After reading about the experiences of many other directors over the years, I'd have to say that my answer falls between the cliché and the extraordinary.
Like many directors, I started making films (on video) when I was a young teen. I remember one project – I can't call it a film because we only filmed a few scenes, and never edited the thing together – which was an original story of mine, dealing with teens caught up in playing war and having it turn into a reality. It was kind of like “Lord of the Flies” meets “Platoon.”
That project stemmed from a manuscript I'd written, and I borrowed a friend's video camera and started filming in the woods near my house. There were about five of us sloshing about in this dense, Florida swampland, and we just made up random lines.
I think we filmed about three days worth of stuff. We had old surplus army gear, horribly-made props and some fireworks for pyrotechnics. We even used ketchup for blood – not a great idea in Florida, with all the bugs and ants.
Eventually some of us took TV Production and Drama classes together in our last years of high school, but the stuff we shot just ended up on a video cassette tape and, eventually, was lost to the world.
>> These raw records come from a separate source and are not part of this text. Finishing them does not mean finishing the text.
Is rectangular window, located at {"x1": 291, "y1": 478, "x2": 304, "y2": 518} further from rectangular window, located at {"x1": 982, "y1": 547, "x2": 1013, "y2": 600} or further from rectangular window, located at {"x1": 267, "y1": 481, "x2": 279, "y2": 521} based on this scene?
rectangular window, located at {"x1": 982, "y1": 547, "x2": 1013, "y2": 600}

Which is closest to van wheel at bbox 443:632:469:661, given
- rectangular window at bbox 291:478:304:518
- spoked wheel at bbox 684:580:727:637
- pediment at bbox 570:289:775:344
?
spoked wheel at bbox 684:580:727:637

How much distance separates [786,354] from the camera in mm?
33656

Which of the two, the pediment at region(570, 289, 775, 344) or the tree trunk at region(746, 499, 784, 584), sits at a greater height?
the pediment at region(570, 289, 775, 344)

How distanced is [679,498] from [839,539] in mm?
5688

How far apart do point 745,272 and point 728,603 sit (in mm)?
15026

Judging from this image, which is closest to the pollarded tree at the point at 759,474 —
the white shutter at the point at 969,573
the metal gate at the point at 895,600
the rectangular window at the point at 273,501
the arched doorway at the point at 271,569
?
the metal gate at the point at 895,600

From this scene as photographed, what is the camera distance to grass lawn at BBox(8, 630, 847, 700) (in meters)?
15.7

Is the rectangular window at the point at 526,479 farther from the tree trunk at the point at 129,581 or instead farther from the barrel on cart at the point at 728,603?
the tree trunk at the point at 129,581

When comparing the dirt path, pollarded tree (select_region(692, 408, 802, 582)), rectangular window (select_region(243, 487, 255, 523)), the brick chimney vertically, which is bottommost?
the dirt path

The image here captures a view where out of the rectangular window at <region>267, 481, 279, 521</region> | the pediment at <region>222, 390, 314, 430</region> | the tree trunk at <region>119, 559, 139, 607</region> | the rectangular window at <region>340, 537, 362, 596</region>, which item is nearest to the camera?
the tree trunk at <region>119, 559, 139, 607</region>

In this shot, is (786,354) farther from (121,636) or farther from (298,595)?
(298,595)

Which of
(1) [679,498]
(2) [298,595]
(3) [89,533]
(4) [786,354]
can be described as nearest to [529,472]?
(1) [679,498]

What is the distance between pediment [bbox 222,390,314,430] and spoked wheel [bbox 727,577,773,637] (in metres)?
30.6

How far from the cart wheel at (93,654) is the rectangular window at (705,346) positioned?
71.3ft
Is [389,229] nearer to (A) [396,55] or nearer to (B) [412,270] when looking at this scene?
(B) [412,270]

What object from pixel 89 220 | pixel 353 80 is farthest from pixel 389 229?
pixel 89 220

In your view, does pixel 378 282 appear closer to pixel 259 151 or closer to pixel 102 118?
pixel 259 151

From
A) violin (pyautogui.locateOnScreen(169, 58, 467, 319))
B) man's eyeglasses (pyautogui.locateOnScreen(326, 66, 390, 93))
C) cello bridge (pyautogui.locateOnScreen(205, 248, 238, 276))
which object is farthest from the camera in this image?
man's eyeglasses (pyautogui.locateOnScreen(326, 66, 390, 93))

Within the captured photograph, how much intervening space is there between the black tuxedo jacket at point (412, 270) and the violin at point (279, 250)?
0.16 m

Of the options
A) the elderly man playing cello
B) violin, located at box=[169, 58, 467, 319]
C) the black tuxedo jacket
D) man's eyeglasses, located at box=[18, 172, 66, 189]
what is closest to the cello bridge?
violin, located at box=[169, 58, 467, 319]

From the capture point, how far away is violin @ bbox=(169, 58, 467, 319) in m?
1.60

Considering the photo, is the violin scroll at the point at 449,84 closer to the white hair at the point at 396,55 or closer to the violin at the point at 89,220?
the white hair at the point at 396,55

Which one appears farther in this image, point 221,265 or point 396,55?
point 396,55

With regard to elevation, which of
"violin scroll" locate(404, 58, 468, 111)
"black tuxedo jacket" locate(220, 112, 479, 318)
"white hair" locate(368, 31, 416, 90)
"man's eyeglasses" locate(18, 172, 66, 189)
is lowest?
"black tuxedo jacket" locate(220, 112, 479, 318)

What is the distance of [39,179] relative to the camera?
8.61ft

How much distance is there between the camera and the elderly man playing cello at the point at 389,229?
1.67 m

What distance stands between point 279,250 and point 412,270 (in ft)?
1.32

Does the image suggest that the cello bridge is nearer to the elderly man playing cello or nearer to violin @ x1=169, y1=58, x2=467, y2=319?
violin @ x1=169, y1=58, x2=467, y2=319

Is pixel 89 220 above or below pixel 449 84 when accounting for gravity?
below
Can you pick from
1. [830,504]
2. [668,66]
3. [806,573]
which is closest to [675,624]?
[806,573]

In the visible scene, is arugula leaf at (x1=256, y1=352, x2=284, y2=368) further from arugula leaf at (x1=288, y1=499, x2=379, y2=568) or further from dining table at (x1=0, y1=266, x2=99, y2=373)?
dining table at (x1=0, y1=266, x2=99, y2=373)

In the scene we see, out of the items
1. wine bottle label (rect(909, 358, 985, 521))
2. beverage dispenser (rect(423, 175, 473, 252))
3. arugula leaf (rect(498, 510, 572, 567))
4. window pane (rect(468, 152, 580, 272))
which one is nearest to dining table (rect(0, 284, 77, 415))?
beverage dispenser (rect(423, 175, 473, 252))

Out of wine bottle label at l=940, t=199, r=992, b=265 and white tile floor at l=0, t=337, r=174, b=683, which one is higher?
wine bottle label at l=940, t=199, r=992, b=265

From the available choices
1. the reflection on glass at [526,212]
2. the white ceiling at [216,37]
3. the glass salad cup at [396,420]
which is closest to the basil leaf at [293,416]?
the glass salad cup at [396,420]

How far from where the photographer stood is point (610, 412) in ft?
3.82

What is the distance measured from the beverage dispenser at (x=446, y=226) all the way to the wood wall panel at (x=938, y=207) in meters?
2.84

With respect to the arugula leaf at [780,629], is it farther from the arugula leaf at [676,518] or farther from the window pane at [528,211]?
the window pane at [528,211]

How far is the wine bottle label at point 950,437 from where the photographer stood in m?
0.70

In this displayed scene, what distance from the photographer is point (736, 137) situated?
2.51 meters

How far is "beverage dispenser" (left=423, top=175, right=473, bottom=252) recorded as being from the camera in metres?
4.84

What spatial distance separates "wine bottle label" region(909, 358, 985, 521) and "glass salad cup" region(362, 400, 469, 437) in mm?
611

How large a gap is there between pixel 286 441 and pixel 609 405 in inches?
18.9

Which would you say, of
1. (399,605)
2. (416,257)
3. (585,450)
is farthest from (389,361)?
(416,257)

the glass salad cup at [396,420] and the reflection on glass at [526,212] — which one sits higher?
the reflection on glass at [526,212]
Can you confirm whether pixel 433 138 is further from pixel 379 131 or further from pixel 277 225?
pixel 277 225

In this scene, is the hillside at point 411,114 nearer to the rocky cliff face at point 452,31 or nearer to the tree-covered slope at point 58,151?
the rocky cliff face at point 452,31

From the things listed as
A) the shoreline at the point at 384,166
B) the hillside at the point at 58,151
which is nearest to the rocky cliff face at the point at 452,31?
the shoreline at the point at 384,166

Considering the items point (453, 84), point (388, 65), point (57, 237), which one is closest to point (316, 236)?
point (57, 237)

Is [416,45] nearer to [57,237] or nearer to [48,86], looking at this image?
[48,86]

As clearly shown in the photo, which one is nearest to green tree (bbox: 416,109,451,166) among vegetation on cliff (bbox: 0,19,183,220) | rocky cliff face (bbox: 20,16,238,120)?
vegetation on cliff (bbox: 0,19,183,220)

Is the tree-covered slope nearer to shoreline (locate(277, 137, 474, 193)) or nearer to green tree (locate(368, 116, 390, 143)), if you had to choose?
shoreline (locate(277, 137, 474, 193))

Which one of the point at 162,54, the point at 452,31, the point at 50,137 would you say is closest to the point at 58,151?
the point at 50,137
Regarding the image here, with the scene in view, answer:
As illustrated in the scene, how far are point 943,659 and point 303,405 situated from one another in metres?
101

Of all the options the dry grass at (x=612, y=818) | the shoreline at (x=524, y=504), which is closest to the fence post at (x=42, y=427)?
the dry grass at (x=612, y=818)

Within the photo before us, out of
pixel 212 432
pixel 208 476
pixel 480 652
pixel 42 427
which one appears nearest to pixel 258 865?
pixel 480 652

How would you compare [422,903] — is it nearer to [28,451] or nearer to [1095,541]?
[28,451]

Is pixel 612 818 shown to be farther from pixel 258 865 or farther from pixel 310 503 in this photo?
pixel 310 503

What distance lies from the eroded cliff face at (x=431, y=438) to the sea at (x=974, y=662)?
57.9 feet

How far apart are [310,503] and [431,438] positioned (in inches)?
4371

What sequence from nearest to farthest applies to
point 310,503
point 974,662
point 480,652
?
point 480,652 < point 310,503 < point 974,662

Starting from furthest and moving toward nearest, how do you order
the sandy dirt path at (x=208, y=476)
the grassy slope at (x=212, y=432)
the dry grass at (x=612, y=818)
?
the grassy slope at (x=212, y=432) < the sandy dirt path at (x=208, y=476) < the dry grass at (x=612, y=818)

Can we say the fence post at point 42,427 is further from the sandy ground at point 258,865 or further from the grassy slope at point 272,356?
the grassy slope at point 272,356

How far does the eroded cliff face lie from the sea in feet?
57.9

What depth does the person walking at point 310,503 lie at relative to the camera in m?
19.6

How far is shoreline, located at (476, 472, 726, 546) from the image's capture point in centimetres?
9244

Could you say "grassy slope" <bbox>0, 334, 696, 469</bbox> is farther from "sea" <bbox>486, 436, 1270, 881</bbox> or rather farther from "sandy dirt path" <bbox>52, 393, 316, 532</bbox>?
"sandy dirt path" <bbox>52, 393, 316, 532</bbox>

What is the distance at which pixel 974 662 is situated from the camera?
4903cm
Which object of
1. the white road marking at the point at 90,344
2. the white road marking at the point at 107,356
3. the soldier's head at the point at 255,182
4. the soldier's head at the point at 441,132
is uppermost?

So, my short answer is that I'd always had an interest in film and film-making. I also have always had a deep interest in writing, so I guess that went hand-in-hand.
However, ask me when did I get interested in how movies were made, and I can't pinpoint it. I know there were some films when I was a kid that impressed me to the extent that I wondered about the craft of making it. Star Wars, for sure, but also older films like “Gone with the Wind,” and “The African Queen.” In my teen years, contemporary films started to stand out. Films by Oliver Stone, Stanley Kubrick and Brian De Palma challenged my developing social consciousness. Then heavy-hitting documentary films started to get more of my attention. Especially Ken Burns, who's film, “The Civil War,” was so formative to me, that you can see its influence in our film, “Fragile Waters.”
Really it was about the time that independent films hit their stride that I started to think, “Well, shit, I could make a movie.”
Folks like Kevin Smith, Quentin Tarantino and the Coen brothers made such a definitive mark on indy films for me.
Still, I wouldn't work on an “actual” film until 2011, as a production coordinator for “Fly, Colt, Fly” (directed by Adam and Drew Gray). I was 39-years-old and it finally clicked for me. I figured out that film-making is truly an obsession. You cannot do it well, unless you throw your entire life into it. Period. Maybe, before 2011, I was afraid of the unknowns....maybe I still am...but I took the plunge, straight down into the abyss. By 2013, I'd made my first documentary. By 2014, we'd wrapped on “Fragile Waters.” It's pretty amazing how quickly things developed.
There's good reason for that; making movies is a team effort. You're in over your head, struggling to swim – but you're not alone, you've got your cast and crew in the “waters” all around you.
I like talking about this – before I “make it” - because it keeps me honest. I can always think back to the kids with bottle rockets and ketchup, running through the swamp, and think “yup, that's where it all started.”